There is an old proverb which says that there is no smoke without fire , and this may very well be true in Guardiola’s case. Drug tested as a player for the banned anabolic steroid nandrolone while playing in Italy’s Serie A for Brescia in 2001. Guardiola was later exonerated
Manager of Barcelona who were found guilty of bribing referees. Former FC Barcelona presidents Sandro Rosell and Josep Maria Bartomeu, José María Enríquez Negreira, and his son Javier Enríquez Romero, were indicted for "corruption", "breach of trust", and "false business records", opening an investigation into the case. Guardiola is of course innocent as he did not make payments
Manager of a Manchester City side that were given a two-year ban and were also handed a €30 million fine by UEFA's Club Financial Control Body for breach of Financial Fair Play rules after deeming they'd falsely inflated sponsorship revenues between 2012 and 2016. The ruling was later contested, and the court overturned the ban and reduced the fine to €10m
Manager of Manchester City who currently have 115+ charges. The alleged breaches include overstating sponsorship revenue, failing to provide accurate financial information, breaching player and manager remuneration rules, and non-compliance with investigatory obligations. Guardiola is of course innocent until proven a beneficiary.
Manger of a club owned by a nation state with bottomless resources via Deputy Prime Minister of the United Arab Emirates and a senior royal, Sheikh Mansour bin Zayed Al Nahyan. He operates within an authoritarian state that is frequently criticised by international organisations for restricting freedom of expression, criminalising dissent, and lacking fair trials. Human rights groups have demanded UK sanctions. Human rights organisations have called on the British government to investigate Sheikh Mansour's alleged role in the UAE government's support for the paramilitary Rapid Support Forces (RSF) in Sudan. And a UN Panel of Experts and U.S. intelligence have identified the UAE as supplying weapons and logistical backing to the RSF, a militia group accused of committing widespread atrocities in Darfur. Naturally Guardiola is not involved in any of this he merely benefits financially.
His time at Bayern Munich seems to be his only tenure not to have any kind of shadow over it.
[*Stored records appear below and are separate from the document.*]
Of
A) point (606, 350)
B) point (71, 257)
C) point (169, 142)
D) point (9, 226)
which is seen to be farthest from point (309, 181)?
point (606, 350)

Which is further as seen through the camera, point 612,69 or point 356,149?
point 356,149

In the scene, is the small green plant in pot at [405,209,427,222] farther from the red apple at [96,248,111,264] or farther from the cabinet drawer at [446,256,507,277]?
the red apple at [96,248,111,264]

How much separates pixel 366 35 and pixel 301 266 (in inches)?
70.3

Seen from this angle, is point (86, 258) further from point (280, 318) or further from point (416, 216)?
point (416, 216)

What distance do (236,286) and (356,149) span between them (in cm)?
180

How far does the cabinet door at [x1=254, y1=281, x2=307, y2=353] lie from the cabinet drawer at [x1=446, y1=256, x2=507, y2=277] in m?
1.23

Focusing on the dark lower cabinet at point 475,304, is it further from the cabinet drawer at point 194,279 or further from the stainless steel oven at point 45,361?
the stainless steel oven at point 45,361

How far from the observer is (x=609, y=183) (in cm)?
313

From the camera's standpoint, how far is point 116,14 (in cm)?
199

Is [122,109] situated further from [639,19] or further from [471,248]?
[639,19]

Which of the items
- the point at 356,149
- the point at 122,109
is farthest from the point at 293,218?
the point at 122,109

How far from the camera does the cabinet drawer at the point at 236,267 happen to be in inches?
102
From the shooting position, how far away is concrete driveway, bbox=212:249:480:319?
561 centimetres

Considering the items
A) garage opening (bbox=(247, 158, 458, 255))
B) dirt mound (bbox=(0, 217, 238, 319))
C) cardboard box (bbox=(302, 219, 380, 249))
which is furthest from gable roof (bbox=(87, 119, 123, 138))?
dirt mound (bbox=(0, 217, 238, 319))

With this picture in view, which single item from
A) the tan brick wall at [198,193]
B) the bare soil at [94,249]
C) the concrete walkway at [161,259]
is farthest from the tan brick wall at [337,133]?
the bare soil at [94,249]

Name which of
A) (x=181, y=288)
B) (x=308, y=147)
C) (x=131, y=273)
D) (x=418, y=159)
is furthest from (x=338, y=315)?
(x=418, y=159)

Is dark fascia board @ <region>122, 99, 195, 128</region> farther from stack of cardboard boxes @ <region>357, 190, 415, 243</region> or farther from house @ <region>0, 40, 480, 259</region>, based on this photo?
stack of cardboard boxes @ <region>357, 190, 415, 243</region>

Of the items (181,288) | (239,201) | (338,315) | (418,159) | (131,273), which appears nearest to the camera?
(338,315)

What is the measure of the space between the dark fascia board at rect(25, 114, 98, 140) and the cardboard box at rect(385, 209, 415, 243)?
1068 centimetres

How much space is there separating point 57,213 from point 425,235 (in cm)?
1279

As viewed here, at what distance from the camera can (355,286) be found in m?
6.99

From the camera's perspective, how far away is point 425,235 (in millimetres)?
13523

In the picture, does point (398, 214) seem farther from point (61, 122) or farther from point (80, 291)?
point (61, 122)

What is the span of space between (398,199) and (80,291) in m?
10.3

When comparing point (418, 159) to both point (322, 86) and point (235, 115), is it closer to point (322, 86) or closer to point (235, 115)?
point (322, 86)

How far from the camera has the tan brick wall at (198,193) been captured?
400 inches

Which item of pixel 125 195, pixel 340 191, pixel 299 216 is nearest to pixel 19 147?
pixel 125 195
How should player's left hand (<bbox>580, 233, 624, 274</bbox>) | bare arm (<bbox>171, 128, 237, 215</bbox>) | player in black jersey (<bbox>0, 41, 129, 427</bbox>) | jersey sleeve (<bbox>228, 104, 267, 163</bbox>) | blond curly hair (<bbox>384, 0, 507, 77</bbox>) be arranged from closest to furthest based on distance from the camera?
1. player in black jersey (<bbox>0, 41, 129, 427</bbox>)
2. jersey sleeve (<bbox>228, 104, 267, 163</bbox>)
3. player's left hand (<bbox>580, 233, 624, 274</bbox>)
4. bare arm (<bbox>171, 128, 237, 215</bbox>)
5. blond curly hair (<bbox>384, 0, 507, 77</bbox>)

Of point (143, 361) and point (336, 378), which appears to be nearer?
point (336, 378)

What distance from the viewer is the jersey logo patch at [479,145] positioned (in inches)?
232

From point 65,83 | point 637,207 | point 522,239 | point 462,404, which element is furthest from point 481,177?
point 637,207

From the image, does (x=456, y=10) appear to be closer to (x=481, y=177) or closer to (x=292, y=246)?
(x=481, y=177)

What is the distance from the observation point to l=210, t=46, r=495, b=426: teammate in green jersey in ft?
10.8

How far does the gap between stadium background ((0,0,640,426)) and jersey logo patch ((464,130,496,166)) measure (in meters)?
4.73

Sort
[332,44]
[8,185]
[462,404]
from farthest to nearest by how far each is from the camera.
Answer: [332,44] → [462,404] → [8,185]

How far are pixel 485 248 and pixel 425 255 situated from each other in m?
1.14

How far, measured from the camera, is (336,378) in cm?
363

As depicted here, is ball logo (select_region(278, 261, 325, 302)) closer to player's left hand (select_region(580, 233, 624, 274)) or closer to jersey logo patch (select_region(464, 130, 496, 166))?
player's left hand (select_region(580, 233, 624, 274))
In fact, the only hint of controversy was when Guardiola accused a dressing-room mole of damaging the club. Alleged details of rows that happened behind closed doors after the team's Champions League exit at the hands of Atlético Madrid were leaked to the German media and he was, understandably unhappy.
So, this man with a room full of trophies covering his time at Barcelona where he had the best players in the world and at Bayern Munich which is essentially a one/two team league and at Manchester City where has had unlimited resources, reaches the end of this chapter.
An iconoclast and a footballing genius for sure, but, and this is the thing, there is a whiff of something untoward connected to his achievements. The fans of the Clubs that he has managed won’t care about that and that’s fair enough, but in sport, above all businesses there is an expectation of fair play. Where Guardiola is concerned there will always be that niggling doubt that he didn’t play by the rules.